The 2013 PEI 300: "Not them again…"

Analysis from PERACS identifies the most likely competitor for firms in the PEI 50 – and it’s not TPG

TPG may have more firepower than anyone else in the PEI 50. But according to new research from academic Oliver Gottschalg and his team at PERACS, Apollo Global Management is actually the top-50 firm most likely to be a competitive thorn in the side of other firms in this group.

PERACS, a Frankfurt-based research group, has come up with a tool called ‘Relevant Competitor Analysis’. This analyses all the buyout deals firms have done and breaks them down into ‘strategic cells’, based on size, location, timing, sector and so on. By measuring how active different firms are in these various cells, it can then come up with a ‘strategic overlap score’ between any two.

Gottschalg and co. have run these numbers for the PEI 50, and worked out who the top five competitors are of each firm on the list (although some have fewer than five, since PERACS discounts any overlap below 5 percent).
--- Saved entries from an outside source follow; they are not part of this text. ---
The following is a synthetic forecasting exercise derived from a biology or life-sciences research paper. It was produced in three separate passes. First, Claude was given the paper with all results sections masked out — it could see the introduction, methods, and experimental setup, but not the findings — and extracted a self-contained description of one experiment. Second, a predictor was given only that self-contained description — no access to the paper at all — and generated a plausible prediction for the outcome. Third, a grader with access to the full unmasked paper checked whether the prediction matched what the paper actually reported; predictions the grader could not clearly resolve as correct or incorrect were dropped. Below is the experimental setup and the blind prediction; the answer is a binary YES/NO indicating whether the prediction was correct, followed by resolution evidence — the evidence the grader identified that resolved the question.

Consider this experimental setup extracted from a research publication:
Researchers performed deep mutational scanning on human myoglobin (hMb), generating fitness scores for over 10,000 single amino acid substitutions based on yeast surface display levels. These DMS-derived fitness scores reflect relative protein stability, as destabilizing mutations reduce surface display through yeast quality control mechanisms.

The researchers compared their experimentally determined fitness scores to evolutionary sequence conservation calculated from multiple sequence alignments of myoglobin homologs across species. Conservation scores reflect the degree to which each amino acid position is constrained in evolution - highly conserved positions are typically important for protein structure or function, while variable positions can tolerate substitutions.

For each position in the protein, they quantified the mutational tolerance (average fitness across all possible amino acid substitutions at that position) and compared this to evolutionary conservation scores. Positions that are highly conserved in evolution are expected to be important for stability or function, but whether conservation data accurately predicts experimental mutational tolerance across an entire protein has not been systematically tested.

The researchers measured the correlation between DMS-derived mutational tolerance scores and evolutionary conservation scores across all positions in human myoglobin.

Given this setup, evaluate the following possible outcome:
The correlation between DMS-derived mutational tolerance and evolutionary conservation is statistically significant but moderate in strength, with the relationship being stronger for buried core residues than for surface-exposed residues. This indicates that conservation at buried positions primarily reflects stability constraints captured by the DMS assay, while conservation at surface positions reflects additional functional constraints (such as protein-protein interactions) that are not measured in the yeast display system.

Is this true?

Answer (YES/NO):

The results are interesting. Although TPG is apparently a leading competitor of 11 other firms on the list, that was one fewer than Blackstone, two fewer than Bain, and seven behind the most cited firm, Apollo – which is apparently a key rival of no fewer than 18 of the firms on the PEI 50.

What’s interesting about this is the implication that in terms of sheer breadth, Apollo’s sphere of operation surpasses all of its rivals on this list. And this analysis doesn’t even include debt-related deals, where Apollo is particularly strong.